Required work: Return all lines in the data where the string "Готовность" can be found.

START Study material

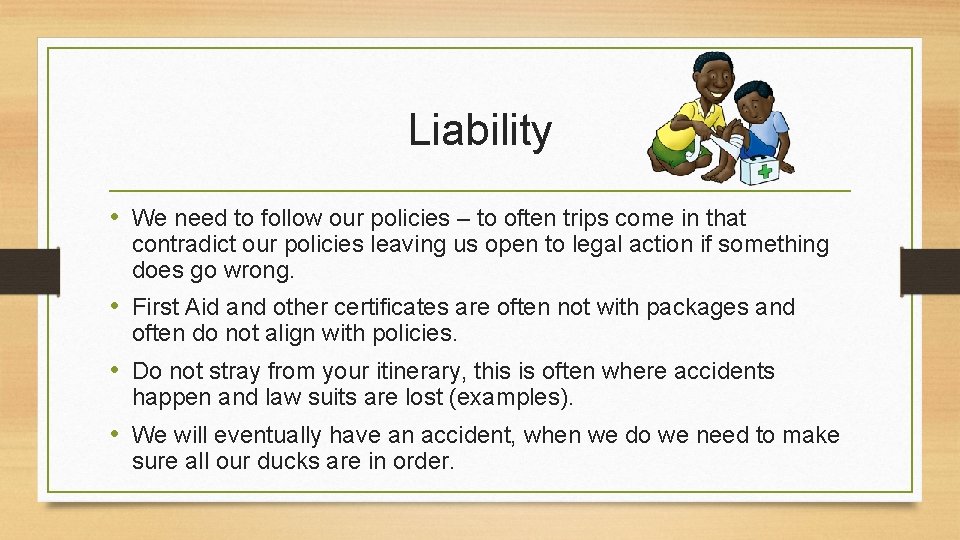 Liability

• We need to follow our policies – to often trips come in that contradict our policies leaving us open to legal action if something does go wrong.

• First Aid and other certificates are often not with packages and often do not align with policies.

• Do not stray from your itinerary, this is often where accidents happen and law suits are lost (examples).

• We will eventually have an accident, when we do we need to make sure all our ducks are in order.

END Study material
START Study material

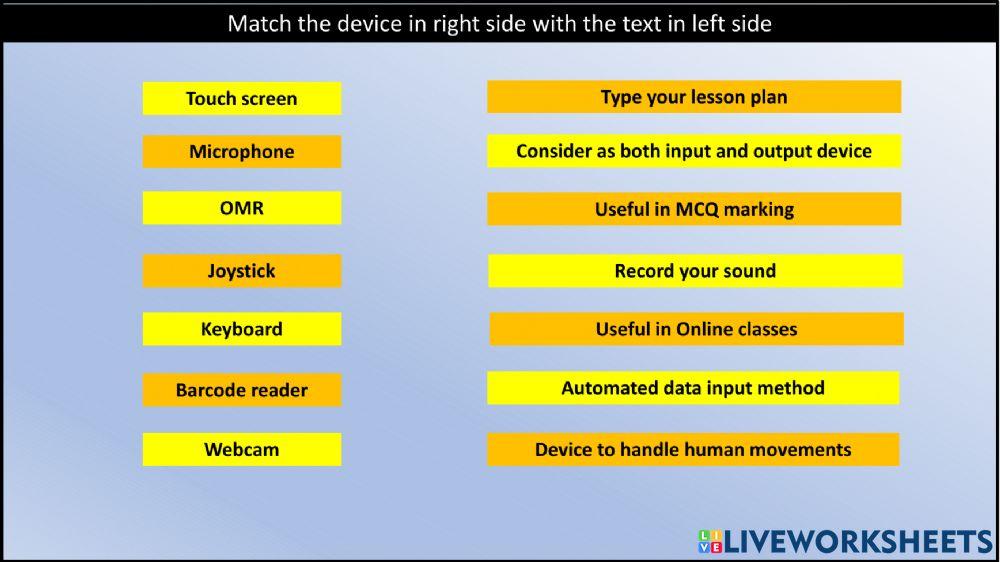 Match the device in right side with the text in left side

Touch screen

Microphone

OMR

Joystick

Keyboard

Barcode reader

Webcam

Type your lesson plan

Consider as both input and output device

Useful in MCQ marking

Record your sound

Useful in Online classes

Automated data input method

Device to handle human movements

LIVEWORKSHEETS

END Study material
START Study material

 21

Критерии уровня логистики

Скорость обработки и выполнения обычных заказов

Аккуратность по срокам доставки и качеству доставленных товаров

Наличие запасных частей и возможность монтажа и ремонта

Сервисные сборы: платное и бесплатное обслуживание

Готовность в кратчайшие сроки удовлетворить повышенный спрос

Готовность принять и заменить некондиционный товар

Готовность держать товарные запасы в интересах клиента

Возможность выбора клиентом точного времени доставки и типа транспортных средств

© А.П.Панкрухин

END Study material

Exercise result:
Готовность в кратчайшие сроки удовлетворить повышенный спрос
Готовность принять и заменить некондиционный товар
Готовность держать товарные запасы в интересах клиента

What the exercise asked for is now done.